Donc, si les Patriarches de Constantinople et de Jérusalem sont entrés en communion avec les Rénovationnistes, tant pis pour les Patriarches. Tous, patriarches et laïcs, sont égaux devant la loi de Dieu. Ainsi, lorsqu'au XVe siècle, le patriarche de Constantinople s'est effondré en union avec Rome, l'Eglise russe a refusé de le suivre et les prêtres vivant en Russie ne sont pas devenus orthodoxes. Ainsi, la communion du patriarche de Constantinople avec les Rénovationnistes ne peut que faire du Patriarche un Rénovateur plutôt que de rendre un Rénovateur orthodoxe."

D'accord, si dans cette citation au lieu du terme "rénovationniste" vous écrivez "les membres de "l'église orthodoxe ukrainienne schismatique" et remplacez le patriarche de Jérusalem par le patriarche d'Alexandrie, les paroles du métropolite Serge semblent être écrites aujourd'hui.

Comme nous le voyons, une fois de plus, l'aphorisme selon lequel l'histoire se répète toujours deux fois s'avère juste. D'une part, c'est mauvais, car cela signifie que les figurants de la présente histoire n'ont pas tiré les bonnes conclusions de ce qui eut lieu auparavant. Mais, d'autre part, en se répétant, l'histoire nous montre les mécanismes qui peuvent aider à surmonter les problèmes actuels.

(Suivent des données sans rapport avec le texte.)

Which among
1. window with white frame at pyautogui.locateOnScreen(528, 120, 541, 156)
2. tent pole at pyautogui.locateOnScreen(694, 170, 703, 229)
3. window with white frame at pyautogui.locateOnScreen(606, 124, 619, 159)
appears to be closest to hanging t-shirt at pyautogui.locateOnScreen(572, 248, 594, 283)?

Et surtout, en voyant comment la structure des schismatiques est activement et énergiquement promue aujourd'hui, nous ne devrions pas céder à l'anxiété et, peut-être même, au désespoir. L'Église du Christ dans son histoire a passé à plusieurs reprises l'épreuve des hérésies et des schismes, mais chaque fois elle nous a fait rappeler les paroles du Christ : "J'édifierai mon Église, et les portes de l'enfer ne prévaudront pas contre elle " (Matthieu 16, 18).

C'est pourquoi notre attitude envers les schismatiques de "l'église orthodoxe ukrainienne schismatique"  devrait être basée sur les mêmes principes que l'attitude de l'Eglise russe envers les rénovationnistes des années 1920. Ces principes, l'Évangile, la Tradition de l'Église et ses canons, sont valables aujourd'hui.